2019年は国内の全従業員を対象にガイドラインの再確認を目的としたe-ラーニングを実施し、ガイドライン遵守の誓約も取得しました。海外においては、国有企業が多く、民間への贈収賄も処罰の対象となる中国(上海)において、現地ならではのコンプライアンスマインド醸成のためのコンテンツ(反贈賄やサイバーセキュリティに関する対応など)を作成し、現地マネジャー層を対象に研修形式のトレーニングを行いました。
2021年には、東南アジア諸国において「サントリーグループグローバルホットライン」のプラットフォームとしての進化を図り、従業員が通報先をホールディングス社(もしくは食品インターナショナル社)、各国の会社から選択可能にすることでより安心して通報できる仕組みを構築し、それを機として各社内における周知・啓発を強化しました。
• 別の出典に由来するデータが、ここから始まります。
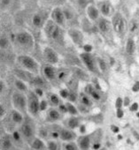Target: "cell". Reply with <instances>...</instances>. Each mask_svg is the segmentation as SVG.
Here are the masks:
<instances>
[{
	"label": "cell",
	"mask_w": 139,
	"mask_h": 150,
	"mask_svg": "<svg viewBox=\"0 0 139 150\" xmlns=\"http://www.w3.org/2000/svg\"><path fill=\"white\" fill-rule=\"evenodd\" d=\"M113 26L117 33H121L124 30V21L120 14H116L113 20Z\"/></svg>",
	"instance_id": "obj_1"
},
{
	"label": "cell",
	"mask_w": 139,
	"mask_h": 150,
	"mask_svg": "<svg viewBox=\"0 0 139 150\" xmlns=\"http://www.w3.org/2000/svg\"><path fill=\"white\" fill-rule=\"evenodd\" d=\"M20 61L21 63L27 68L29 69H32V70H36L37 68V64L34 61L33 58L29 57H27V56H22V57H20Z\"/></svg>",
	"instance_id": "obj_2"
},
{
	"label": "cell",
	"mask_w": 139,
	"mask_h": 150,
	"mask_svg": "<svg viewBox=\"0 0 139 150\" xmlns=\"http://www.w3.org/2000/svg\"><path fill=\"white\" fill-rule=\"evenodd\" d=\"M47 31L49 33V35L55 40H58L60 38V35H61V32H60V29L55 26L52 22H49V25H48V28H47Z\"/></svg>",
	"instance_id": "obj_3"
},
{
	"label": "cell",
	"mask_w": 139,
	"mask_h": 150,
	"mask_svg": "<svg viewBox=\"0 0 139 150\" xmlns=\"http://www.w3.org/2000/svg\"><path fill=\"white\" fill-rule=\"evenodd\" d=\"M14 104L20 108L21 110H24L25 107H26V100L24 98V96H22L21 94L19 93H15L14 96Z\"/></svg>",
	"instance_id": "obj_4"
},
{
	"label": "cell",
	"mask_w": 139,
	"mask_h": 150,
	"mask_svg": "<svg viewBox=\"0 0 139 150\" xmlns=\"http://www.w3.org/2000/svg\"><path fill=\"white\" fill-rule=\"evenodd\" d=\"M81 57H82L83 61L84 62V64L88 66V68L91 71H94L95 70V65H94L93 58H92V57L90 54H88V53L83 54V55H81Z\"/></svg>",
	"instance_id": "obj_5"
},
{
	"label": "cell",
	"mask_w": 139,
	"mask_h": 150,
	"mask_svg": "<svg viewBox=\"0 0 139 150\" xmlns=\"http://www.w3.org/2000/svg\"><path fill=\"white\" fill-rule=\"evenodd\" d=\"M45 56H46V58L49 62L52 63V64H55L58 62V57L56 55V53L50 48H47L45 50Z\"/></svg>",
	"instance_id": "obj_6"
},
{
	"label": "cell",
	"mask_w": 139,
	"mask_h": 150,
	"mask_svg": "<svg viewBox=\"0 0 139 150\" xmlns=\"http://www.w3.org/2000/svg\"><path fill=\"white\" fill-rule=\"evenodd\" d=\"M69 35L72 37L73 41L77 43V44H81L83 42V35H81L80 32H78L77 30H70L69 31Z\"/></svg>",
	"instance_id": "obj_7"
},
{
	"label": "cell",
	"mask_w": 139,
	"mask_h": 150,
	"mask_svg": "<svg viewBox=\"0 0 139 150\" xmlns=\"http://www.w3.org/2000/svg\"><path fill=\"white\" fill-rule=\"evenodd\" d=\"M52 17L58 24H62L64 21V15L60 9H55V11L52 13Z\"/></svg>",
	"instance_id": "obj_8"
},
{
	"label": "cell",
	"mask_w": 139,
	"mask_h": 150,
	"mask_svg": "<svg viewBox=\"0 0 139 150\" xmlns=\"http://www.w3.org/2000/svg\"><path fill=\"white\" fill-rule=\"evenodd\" d=\"M30 39H31V36L29 34H27V33H21L17 36L18 42L20 43H21V44H27V43H29V41H30Z\"/></svg>",
	"instance_id": "obj_9"
},
{
	"label": "cell",
	"mask_w": 139,
	"mask_h": 150,
	"mask_svg": "<svg viewBox=\"0 0 139 150\" xmlns=\"http://www.w3.org/2000/svg\"><path fill=\"white\" fill-rule=\"evenodd\" d=\"M40 109V105L38 103V101L36 99H32L29 103V110L33 114H36Z\"/></svg>",
	"instance_id": "obj_10"
},
{
	"label": "cell",
	"mask_w": 139,
	"mask_h": 150,
	"mask_svg": "<svg viewBox=\"0 0 139 150\" xmlns=\"http://www.w3.org/2000/svg\"><path fill=\"white\" fill-rule=\"evenodd\" d=\"M60 137L64 140H70V139H73L75 138V135L72 132H68V131H62L61 134H60Z\"/></svg>",
	"instance_id": "obj_11"
},
{
	"label": "cell",
	"mask_w": 139,
	"mask_h": 150,
	"mask_svg": "<svg viewBox=\"0 0 139 150\" xmlns=\"http://www.w3.org/2000/svg\"><path fill=\"white\" fill-rule=\"evenodd\" d=\"M126 50L128 54H133L135 50V42L132 39H128L126 45Z\"/></svg>",
	"instance_id": "obj_12"
},
{
	"label": "cell",
	"mask_w": 139,
	"mask_h": 150,
	"mask_svg": "<svg viewBox=\"0 0 139 150\" xmlns=\"http://www.w3.org/2000/svg\"><path fill=\"white\" fill-rule=\"evenodd\" d=\"M21 131L26 137H31L33 134V131H32L31 127L28 125H23L21 127Z\"/></svg>",
	"instance_id": "obj_13"
},
{
	"label": "cell",
	"mask_w": 139,
	"mask_h": 150,
	"mask_svg": "<svg viewBox=\"0 0 139 150\" xmlns=\"http://www.w3.org/2000/svg\"><path fill=\"white\" fill-rule=\"evenodd\" d=\"M44 74H45V76L50 80H51L55 77V72L51 67H46L44 69Z\"/></svg>",
	"instance_id": "obj_14"
},
{
	"label": "cell",
	"mask_w": 139,
	"mask_h": 150,
	"mask_svg": "<svg viewBox=\"0 0 139 150\" xmlns=\"http://www.w3.org/2000/svg\"><path fill=\"white\" fill-rule=\"evenodd\" d=\"M88 13H89V16H90L91 19H93V20H96V19L98 18V10H97L95 7H93V6H91V7L89 8Z\"/></svg>",
	"instance_id": "obj_15"
},
{
	"label": "cell",
	"mask_w": 139,
	"mask_h": 150,
	"mask_svg": "<svg viewBox=\"0 0 139 150\" xmlns=\"http://www.w3.org/2000/svg\"><path fill=\"white\" fill-rule=\"evenodd\" d=\"M98 26H99L100 30H101V31H103V32H106V31L108 30V28H109L108 22H107L105 20H101V21H99Z\"/></svg>",
	"instance_id": "obj_16"
},
{
	"label": "cell",
	"mask_w": 139,
	"mask_h": 150,
	"mask_svg": "<svg viewBox=\"0 0 139 150\" xmlns=\"http://www.w3.org/2000/svg\"><path fill=\"white\" fill-rule=\"evenodd\" d=\"M89 146H90V139L88 137L83 138L81 141V147L83 149H87L89 148Z\"/></svg>",
	"instance_id": "obj_17"
},
{
	"label": "cell",
	"mask_w": 139,
	"mask_h": 150,
	"mask_svg": "<svg viewBox=\"0 0 139 150\" xmlns=\"http://www.w3.org/2000/svg\"><path fill=\"white\" fill-rule=\"evenodd\" d=\"M101 12L104 15H108L110 13V6L108 4H104L101 6Z\"/></svg>",
	"instance_id": "obj_18"
},
{
	"label": "cell",
	"mask_w": 139,
	"mask_h": 150,
	"mask_svg": "<svg viewBox=\"0 0 139 150\" xmlns=\"http://www.w3.org/2000/svg\"><path fill=\"white\" fill-rule=\"evenodd\" d=\"M13 118H14V121H15L16 123H21L22 121V117L20 113L14 111L13 113Z\"/></svg>",
	"instance_id": "obj_19"
},
{
	"label": "cell",
	"mask_w": 139,
	"mask_h": 150,
	"mask_svg": "<svg viewBox=\"0 0 139 150\" xmlns=\"http://www.w3.org/2000/svg\"><path fill=\"white\" fill-rule=\"evenodd\" d=\"M49 116L51 119L53 120H57L59 118V114L57 110H51L50 113H49Z\"/></svg>",
	"instance_id": "obj_20"
},
{
	"label": "cell",
	"mask_w": 139,
	"mask_h": 150,
	"mask_svg": "<svg viewBox=\"0 0 139 150\" xmlns=\"http://www.w3.org/2000/svg\"><path fill=\"white\" fill-rule=\"evenodd\" d=\"M33 147H34V148H36V149L43 148V143L40 139H36V140L34 141Z\"/></svg>",
	"instance_id": "obj_21"
},
{
	"label": "cell",
	"mask_w": 139,
	"mask_h": 150,
	"mask_svg": "<svg viewBox=\"0 0 139 150\" xmlns=\"http://www.w3.org/2000/svg\"><path fill=\"white\" fill-rule=\"evenodd\" d=\"M69 126L71 128H76L78 126V119L77 118H71L69 120V123H68Z\"/></svg>",
	"instance_id": "obj_22"
},
{
	"label": "cell",
	"mask_w": 139,
	"mask_h": 150,
	"mask_svg": "<svg viewBox=\"0 0 139 150\" xmlns=\"http://www.w3.org/2000/svg\"><path fill=\"white\" fill-rule=\"evenodd\" d=\"M66 107H67V110H68V111L70 112L71 114H73V115H76V113H77V110H76V109L75 108V106H73L72 104H70V103H67L66 104Z\"/></svg>",
	"instance_id": "obj_23"
},
{
	"label": "cell",
	"mask_w": 139,
	"mask_h": 150,
	"mask_svg": "<svg viewBox=\"0 0 139 150\" xmlns=\"http://www.w3.org/2000/svg\"><path fill=\"white\" fill-rule=\"evenodd\" d=\"M15 85H16V87H17L20 90H22V91L26 90V86H25L24 83H22V81H17L15 82Z\"/></svg>",
	"instance_id": "obj_24"
},
{
	"label": "cell",
	"mask_w": 139,
	"mask_h": 150,
	"mask_svg": "<svg viewBox=\"0 0 139 150\" xmlns=\"http://www.w3.org/2000/svg\"><path fill=\"white\" fill-rule=\"evenodd\" d=\"M41 21H42V19L39 15H36L33 19V23L36 26H39L41 24Z\"/></svg>",
	"instance_id": "obj_25"
},
{
	"label": "cell",
	"mask_w": 139,
	"mask_h": 150,
	"mask_svg": "<svg viewBox=\"0 0 139 150\" xmlns=\"http://www.w3.org/2000/svg\"><path fill=\"white\" fill-rule=\"evenodd\" d=\"M98 64H99V67L102 71H105L106 69V65H105V63L104 62V60L102 59H98Z\"/></svg>",
	"instance_id": "obj_26"
},
{
	"label": "cell",
	"mask_w": 139,
	"mask_h": 150,
	"mask_svg": "<svg viewBox=\"0 0 139 150\" xmlns=\"http://www.w3.org/2000/svg\"><path fill=\"white\" fill-rule=\"evenodd\" d=\"M51 101L52 103L55 104V105H57V104L59 103V100H58V96H54V95H52V96H51Z\"/></svg>",
	"instance_id": "obj_27"
},
{
	"label": "cell",
	"mask_w": 139,
	"mask_h": 150,
	"mask_svg": "<svg viewBox=\"0 0 139 150\" xmlns=\"http://www.w3.org/2000/svg\"><path fill=\"white\" fill-rule=\"evenodd\" d=\"M82 101H83V103L84 104H86V105H90V104H91V101H90V99H89L86 96H82Z\"/></svg>",
	"instance_id": "obj_28"
},
{
	"label": "cell",
	"mask_w": 139,
	"mask_h": 150,
	"mask_svg": "<svg viewBox=\"0 0 139 150\" xmlns=\"http://www.w3.org/2000/svg\"><path fill=\"white\" fill-rule=\"evenodd\" d=\"M76 148L77 147L74 144H67L66 146V149H67V150H76Z\"/></svg>",
	"instance_id": "obj_29"
},
{
	"label": "cell",
	"mask_w": 139,
	"mask_h": 150,
	"mask_svg": "<svg viewBox=\"0 0 139 150\" xmlns=\"http://www.w3.org/2000/svg\"><path fill=\"white\" fill-rule=\"evenodd\" d=\"M0 44H1V47L5 48L7 44H8V42L6 38H1V41H0Z\"/></svg>",
	"instance_id": "obj_30"
},
{
	"label": "cell",
	"mask_w": 139,
	"mask_h": 150,
	"mask_svg": "<svg viewBox=\"0 0 139 150\" xmlns=\"http://www.w3.org/2000/svg\"><path fill=\"white\" fill-rule=\"evenodd\" d=\"M60 96L63 97V98H67L69 96V94L67 92V90H61L60 91Z\"/></svg>",
	"instance_id": "obj_31"
},
{
	"label": "cell",
	"mask_w": 139,
	"mask_h": 150,
	"mask_svg": "<svg viewBox=\"0 0 139 150\" xmlns=\"http://www.w3.org/2000/svg\"><path fill=\"white\" fill-rule=\"evenodd\" d=\"M91 96H93V98H95L96 100H98V99L100 98L99 95H98L97 92H95L94 90H91Z\"/></svg>",
	"instance_id": "obj_32"
},
{
	"label": "cell",
	"mask_w": 139,
	"mask_h": 150,
	"mask_svg": "<svg viewBox=\"0 0 139 150\" xmlns=\"http://www.w3.org/2000/svg\"><path fill=\"white\" fill-rule=\"evenodd\" d=\"M46 107H47L46 102H45V101H42L41 103H40V110H43L46 109Z\"/></svg>",
	"instance_id": "obj_33"
},
{
	"label": "cell",
	"mask_w": 139,
	"mask_h": 150,
	"mask_svg": "<svg viewBox=\"0 0 139 150\" xmlns=\"http://www.w3.org/2000/svg\"><path fill=\"white\" fill-rule=\"evenodd\" d=\"M121 104H122V100H121V98H118L117 101H116V108H117V109L121 108Z\"/></svg>",
	"instance_id": "obj_34"
},
{
	"label": "cell",
	"mask_w": 139,
	"mask_h": 150,
	"mask_svg": "<svg viewBox=\"0 0 139 150\" xmlns=\"http://www.w3.org/2000/svg\"><path fill=\"white\" fill-rule=\"evenodd\" d=\"M3 146H4L5 148H9V147L11 146V142H10V140H5L4 143H3Z\"/></svg>",
	"instance_id": "obj_35"
},
{
	"label": "cell",
	"mask_w": 139,
	"mask_h": 150,
	"mask_svg": "<svg viewBox=\"0 0 139 150\" xmlns=\"http://www.w3.org/2000/svg\"><path fill=\"white\" fill-rule=\"evenodd\" d=\"M122 116H123V111L121 110V108L117 109V117H122Z\"/></svg>",
	"instance_id": "obj_36"
},
{
	"label": "cell",
	"mask_w": 139,
	"mask_h": 150,
	"mask_svg": "<svg viewBox=\"0 0 139 150\" xmlns=\"http://www.w3.org/2000/svg\"><path fill=\"white\" fill-rule=\"evenodd\" d=\"M133 91H139V81H137V82H135V84L134 85V87H133Z\"/></svg>",
	"instance_id": "obj_37"
},
{
	"label": "cell",
	"mask_w": 139,
	"mask_h": 150,
	"mask_svg": "<svg viewBox=\"0 0 139 150\" xmlns=\"http://www.w3.org/2000/svg\"><path fill=\"white\" fill-rule=\"evenodd\" d=\"M49 148L50 149H56L57 148V146L54 142H50L49 143Z\"/></svg>",
	"instance_id": "obj_38"
},
{
	"label": "cell",
	"mask_w": 139,
	"mask_h": 150,
	"mask_svg": "<svg viewBox=\"0 0 139 150\" xmlns=\"http://www.w3.org/2000/svg\"><path fill=\"white\" fill-rule=\"evenodd\" d=\"M84 50H85V51L86 52H91V50H92V47L91 46V45H85L84 46Z\"/></svg>",
	"instance_id": "obj_39"
},
{
	"label": "cell",
	"mask_w": 139,
	"mask_h": 150,
	"mask_svg": "<svg viewBox=\"0 0 139 150\" xmlns=\"http://www.w3.org/2000/svg\"><path fill=\"white\" fill-rule=\"evenodd\" d=\"M137 109H138V104L135 103L131 106V109H130V110H131L132 111H135V110H136Z\"/></svg>",
	"instance_id": "obj_40"
},
{
	"label": "cell",
	"mask_w": 139,
	"mask_h": 150,
	"mask_svg": "<svg viewBox=\"0 0 139 150\" xmlns=\"http://www.w3.org/2000/svg\"><path fill=\"white\" fill-rule=\"evenodd\" d=\"M59 109H60V110H61V111H63V112H66V111H68L67 107H66V106H65V105H61V106L59 107Z\"/></svg>",
	"instance_id": "obj_41"
},
{
	"label": "cell",
	"mask_w": 139,
	"mask_h": 150,
	"mask_svg": "<svg viewBox=\"0 0 139 150\" xmlns=\"http://www.w3.org/2000/svg\"><path fill=\"white\" fill-rule=\"evenodd\" d=\"M111 128H112V130H113V132H119V128H118L117 126L112 125V126H111Z\"/></svg>",
	"instance_id": "obj_42"
},
{
	"label": "cell",
	"mask_w": 139,
	"mask_h": 150,
	"mask_svg": "<svg viewBox=\"0 0 139 150\" xmlns=\"http://www.w3.org/2000/svg\"><path fill=\"white\" fill-rule=\"evenodd\" d=\"M14 138L16 139V140H18V139H20V134L17 132H15L14 133Z\"/></svg>",
	"instance_id": "obj_43"
},
{
	"label": "cell",
	"mask_w": 139,
	"mask_h": 150,
	"mask_svg": "<svg viewBox=\"0 0 139 150\" xmlns=\"http://www.w3.org/2000/svg\"><path fill=\"white\" fill-rule=\"evenodd\" d=\"M69 99H70L71 101H75V100H76V96H75V95H73V94L69 95Z\"/></svg>",
	"instance_id": "obj_44"
},
{
	"label": "cell",
	"mask_w": 139,
	"mask_h": 150,
	"mask_svg": "<svg viewBox=\"0 0 139 150\" xmlns=\"http://www.w3.org/2000/svg\"><path fill=\"white\" fill-rule=\"evenodd\" d=\"M9 2H10V0H2V3L4 6H7L9 4Z\"/></svg>",
	"instance_id": "obj_45"
},
{
	"label": "cell",
	"mask_w": 139,
	"mask_h": 150,
	"mask_svg": "<svg viewBox=\"0 0 139 150\" xmlns=\"http://www.w3.org/2000/svg\"><path fill=\"white\" fill-rule=\"evenodd\" d=\"M35 83H36V84H43V81H42L41 79H37V80H36Z\"/></svg>",
	"instance_id": "obj_46"
},
{
	"label": "cell",
	"mask_w": 139,
	"mask_h": 150,
	"mask_svg": "<svg viewBox=\"0 0 139 150\" xmlns=\"http://www.w3.org/2000/svg\"><path fill=\"white\" fill-rule=\"evenodd\" d=\"M36 92L39 96H42V95H43V92H42V90H40V89H36Z\"/></svg>",
	"instance_id": "obj_47"
},
{
	"label": "cell",
	"mask_w": 139,
	"mask_h": 150,
	"mask_svg": "<svg viewBox=\"0 0 139 150\" xmlns=\"http://www.w3.org/2000/svg\"><path fill=\"white\" fill-rule=\"evenodd\" d=\"M4 109H3V107H1V109H0V115H1V116H3L4 115Z\"/></svg>",
	"instance_id": "obj_48"
},
{
	"label": "cell",
	"mask_w": 139,
	"mask_h": 150,
	"mask_svg": "<svg viewBox=\"0 0 139 150\" xmlns=\"http://www.w3.org/2000/svg\"><path fill=\"white\" fill-rule=\"evenodd\" d=\"M52 136H53V138H58V133L53 132V133H52Z\"/></svg>",
	"instance_id": "obj_49"
},
{
	"label": "cell",
	"mask_w": 139,
	"mask_h": 150,
	"mask_svg": "<svg viewBox=\"0 0 139 150\" xmlns=\"http://www.w3.org/2000/svg\"><path fill=\"white\" fill-rule=\"evenodd\" d=\"M129 103V100L128 98H126V103H125V105H128V103Z\"/></svg>",
	"instance_id": "obj_50"
},
{
	"label": "cell",
	"mask_w": 139,
	"mask_h": 150,
	"mask_svg": "<svg viewBox=\"0 0 139 150\" xmlns=\"http://www.w3.org/2000/svg\"><path fill=\"white\" fill-rule=\"evenodd\" d=\"M99 147V145H95L94 146H93V148H95V149H97V148H98Z\"/></svg>",
	"instance_id": "obj_51"
},
{
	"label": "cell",
	"mask_w": 139,
	"mask_h": 150,
	"mask_svg": "<svg viewBox=\"0 0 139 150\" xmlns=\"http://www.w3.org/2000/svg\"><path fill=\"white\" fill-rule=\"evenodd\" d=\"M81 131H82V132H84V126H83V127H82V130H81Z\"/></svg>",
	"instance_id": "obj_52"
},
{
	"label": "cell",
	"mask_w": 139,
	"mask_h": 150,
	"mask_svg": "<svg viewBox=\"0 0 139 150\" xmlns=\"http://www.w3.org/2000/svg\"><path fill=\"white\" fill-rule=\"evenodd\" d=\"M137 117H139V112H138V113H137Z\"/></svg>",
	"instance_id": "obj_53"
}]
</instances>
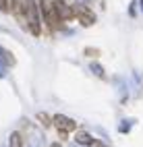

2022年は「サントリーグループグローバルホットライン」窓口への通報は58件ありました。各ビジネス国において、この窓口に関する周知が徐々に進んできています。なお、児童労働や強制労働に関する通報は発生していません。

コンプライアンス・組織風土の状況把握

コンプライアンス・組織風土の状況および個別課題の有無をグループ全体にわたって把握するため、国内グループ全従業員を対象とした「意識調査」を実施しています。その調査結果から、全社および各部署の個別課題を把握し、グループ全体のコンプライアンス意識醸成のための取り組みを検討します。また各社の経営層や管理職とその課題を共有し、各社各部署の自主的な課題解決のアクションにつなげています。
海外グループ会社においても独自の調査を行い、コンプライアンス経営の実践に役立てています。